BIO Temperatures in Biomedicine. (a) Normal body temperature. The average normal body temperature measured in the mouth is 310 K. What would Celsius and Fahrenheit thermometers read for this temperature? (b) Elevated body temperature. During very vigorous exercise, the body’s temperature can go as high as 40\(^\circ\)C. What would Kelvin and Fahrenheit thermometers read for this temperature? (c) Temperature difference in the body. The surface temperature of the body is normally about 7 C\(^\circ\) lower than the internal temperature. Express this temperature difference in kelvins and in Fahrenheit degrees. (d) Blood storage. Blood stored at 4.0\(^\circ\)C lasts safely for about 3 weeks, whereas blood stored at -160\(^\circ\)C lasts for 5 years. Express both temperatures on the Fahrenheit and Kelvin scales. (e) Heat stroke. If the body’s temperature is above 105\(^\circ\)F for a prolonged period, heat stroke can result. Express this temperature on the Celsius and Kelvin scales.

In a container of negligible mass, 0.200 kg of ice at an initial temperature of -40.0\(^\circ\)C is mixed with a mass m of water that has an initial temperature of 80.0\(^\circ\)C. No heat is lost to the surroundings. If the final temperature of the system is 28.0\(\circ\)C, what is the mass m of the water that was initially at 80.0\(^\circ\)C?

At a chemical plant where you are an engineer, a tank contains an unknown liquid. You must determine the liquid's specific heat capacity. You put 0.500 kg of the liquid into an insulated metal cup of mass 0.200 kg. Initially the liquid and cup are at 20.0\(^\circ\)C. You add 0.500 kg of water that has a temperature of 80.0\(^\circ\)C. After thermal equilibrium has been reached, the final temperature of the two liquids and the cup is 58.1\(^\circ\)C. You then empty the cup and repeat the experiment with the same initial temperatures, but this time with 1.00 kg of the unknown liquid. The final temperature is 49.3\(^\circ\)C. Assume that the specific heat capacities are constant over the temperature range of the experiment and that no heat is lost to the surroundings. Calculate the specific heat capacity of the liquid and of the metal from which the cup is made.

The emissivity of tungsten is 0.350. A tungsten sphere with radius 1.50 cm is suspended within a large evacuated enclosure whose walls are at 290.0 K. What power input is required to maintain the sphere at 3000.0 K if heat conduction along the supports is ignored?

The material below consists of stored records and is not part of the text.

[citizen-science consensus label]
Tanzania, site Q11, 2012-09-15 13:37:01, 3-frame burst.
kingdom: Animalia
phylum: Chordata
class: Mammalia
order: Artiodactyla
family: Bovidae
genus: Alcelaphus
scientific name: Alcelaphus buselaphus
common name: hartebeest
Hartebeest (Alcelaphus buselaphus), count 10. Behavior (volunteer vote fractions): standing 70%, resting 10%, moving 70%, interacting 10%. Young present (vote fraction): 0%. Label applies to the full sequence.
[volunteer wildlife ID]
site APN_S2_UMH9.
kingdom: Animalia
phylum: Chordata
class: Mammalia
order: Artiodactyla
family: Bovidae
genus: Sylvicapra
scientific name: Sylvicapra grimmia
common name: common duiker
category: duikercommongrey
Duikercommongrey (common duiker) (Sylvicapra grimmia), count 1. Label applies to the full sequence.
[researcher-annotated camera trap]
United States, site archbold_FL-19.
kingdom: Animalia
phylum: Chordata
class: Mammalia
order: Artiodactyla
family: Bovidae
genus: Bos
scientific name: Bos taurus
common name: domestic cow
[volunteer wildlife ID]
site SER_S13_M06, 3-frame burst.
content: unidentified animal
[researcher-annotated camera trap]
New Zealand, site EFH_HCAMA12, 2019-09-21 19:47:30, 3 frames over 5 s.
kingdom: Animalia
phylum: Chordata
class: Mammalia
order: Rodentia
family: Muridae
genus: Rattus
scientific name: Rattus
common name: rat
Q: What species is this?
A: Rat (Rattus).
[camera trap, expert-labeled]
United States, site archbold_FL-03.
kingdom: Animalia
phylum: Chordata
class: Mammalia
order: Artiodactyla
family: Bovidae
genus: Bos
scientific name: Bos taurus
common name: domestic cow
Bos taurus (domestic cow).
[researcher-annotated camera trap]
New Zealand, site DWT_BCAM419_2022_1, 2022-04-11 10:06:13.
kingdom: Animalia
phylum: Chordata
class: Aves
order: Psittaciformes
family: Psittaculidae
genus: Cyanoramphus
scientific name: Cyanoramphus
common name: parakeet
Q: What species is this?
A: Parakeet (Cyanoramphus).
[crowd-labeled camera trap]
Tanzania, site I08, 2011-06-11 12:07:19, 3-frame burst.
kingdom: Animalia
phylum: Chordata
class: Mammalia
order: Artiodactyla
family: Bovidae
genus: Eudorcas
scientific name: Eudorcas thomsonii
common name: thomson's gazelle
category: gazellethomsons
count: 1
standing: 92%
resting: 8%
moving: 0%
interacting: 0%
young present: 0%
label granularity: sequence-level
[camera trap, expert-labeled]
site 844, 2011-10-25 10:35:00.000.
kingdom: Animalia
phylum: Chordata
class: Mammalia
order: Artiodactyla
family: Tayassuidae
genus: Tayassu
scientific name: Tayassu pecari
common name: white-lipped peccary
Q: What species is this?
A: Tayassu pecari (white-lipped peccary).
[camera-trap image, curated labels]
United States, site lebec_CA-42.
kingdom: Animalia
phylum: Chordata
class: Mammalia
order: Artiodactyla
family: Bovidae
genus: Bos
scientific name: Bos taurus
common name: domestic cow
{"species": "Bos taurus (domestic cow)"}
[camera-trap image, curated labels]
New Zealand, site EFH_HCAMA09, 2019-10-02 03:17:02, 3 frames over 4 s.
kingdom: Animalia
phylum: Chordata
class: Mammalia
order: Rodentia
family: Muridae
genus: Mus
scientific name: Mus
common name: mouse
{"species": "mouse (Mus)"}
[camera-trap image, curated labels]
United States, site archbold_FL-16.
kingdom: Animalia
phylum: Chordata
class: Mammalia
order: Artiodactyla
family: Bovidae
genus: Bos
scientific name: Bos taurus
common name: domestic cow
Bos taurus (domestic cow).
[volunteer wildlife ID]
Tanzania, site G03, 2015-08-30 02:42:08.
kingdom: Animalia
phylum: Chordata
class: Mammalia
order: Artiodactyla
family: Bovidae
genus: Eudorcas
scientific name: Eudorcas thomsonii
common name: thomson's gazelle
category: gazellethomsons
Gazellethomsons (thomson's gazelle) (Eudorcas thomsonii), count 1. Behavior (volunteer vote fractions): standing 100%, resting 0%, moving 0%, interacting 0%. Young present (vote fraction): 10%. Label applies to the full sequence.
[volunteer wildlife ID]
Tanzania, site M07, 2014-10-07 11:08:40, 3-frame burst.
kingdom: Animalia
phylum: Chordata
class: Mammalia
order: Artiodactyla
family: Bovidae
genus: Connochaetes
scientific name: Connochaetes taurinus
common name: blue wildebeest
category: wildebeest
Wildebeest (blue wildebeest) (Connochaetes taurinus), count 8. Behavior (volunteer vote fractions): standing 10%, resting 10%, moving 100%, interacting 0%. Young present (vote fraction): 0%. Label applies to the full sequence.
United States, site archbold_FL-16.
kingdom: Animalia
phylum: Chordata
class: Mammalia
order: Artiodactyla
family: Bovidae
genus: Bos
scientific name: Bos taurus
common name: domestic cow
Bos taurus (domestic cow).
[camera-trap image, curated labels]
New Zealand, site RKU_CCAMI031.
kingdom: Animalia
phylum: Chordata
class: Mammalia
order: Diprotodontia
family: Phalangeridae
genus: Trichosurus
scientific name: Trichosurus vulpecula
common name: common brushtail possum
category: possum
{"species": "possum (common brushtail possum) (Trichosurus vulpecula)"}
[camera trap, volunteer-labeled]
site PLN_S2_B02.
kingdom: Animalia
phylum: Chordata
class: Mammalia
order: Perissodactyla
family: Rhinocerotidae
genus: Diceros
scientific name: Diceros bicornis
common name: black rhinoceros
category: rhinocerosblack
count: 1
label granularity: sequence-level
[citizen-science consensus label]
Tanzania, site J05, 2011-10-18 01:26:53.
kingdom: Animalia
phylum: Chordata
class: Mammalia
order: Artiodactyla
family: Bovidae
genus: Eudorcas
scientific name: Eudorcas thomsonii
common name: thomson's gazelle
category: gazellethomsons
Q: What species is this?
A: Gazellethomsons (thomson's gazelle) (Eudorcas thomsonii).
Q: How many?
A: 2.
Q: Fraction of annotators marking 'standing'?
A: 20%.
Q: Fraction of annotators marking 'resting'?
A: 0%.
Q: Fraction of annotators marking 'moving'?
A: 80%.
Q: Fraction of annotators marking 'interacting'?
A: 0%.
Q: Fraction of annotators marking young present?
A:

One experimental method of measuring an insulating material's thermal conductivity is to construct a box of the material and measure the power input to an electric heater inside the box that maintains the interior at a measured temperature above the outside surface. Suppose that in such an apparatus a power input of 180 W is required to keep the interior surface of the box 65.0 C\(^\circ\) (about 120 F\(^\circ\)) above the temperature of the outer surface. The total area of the box is 2.18 m\(^2\), and the wall thickness is 3.90 cm. Find the thermal conductivity of the material in SI units.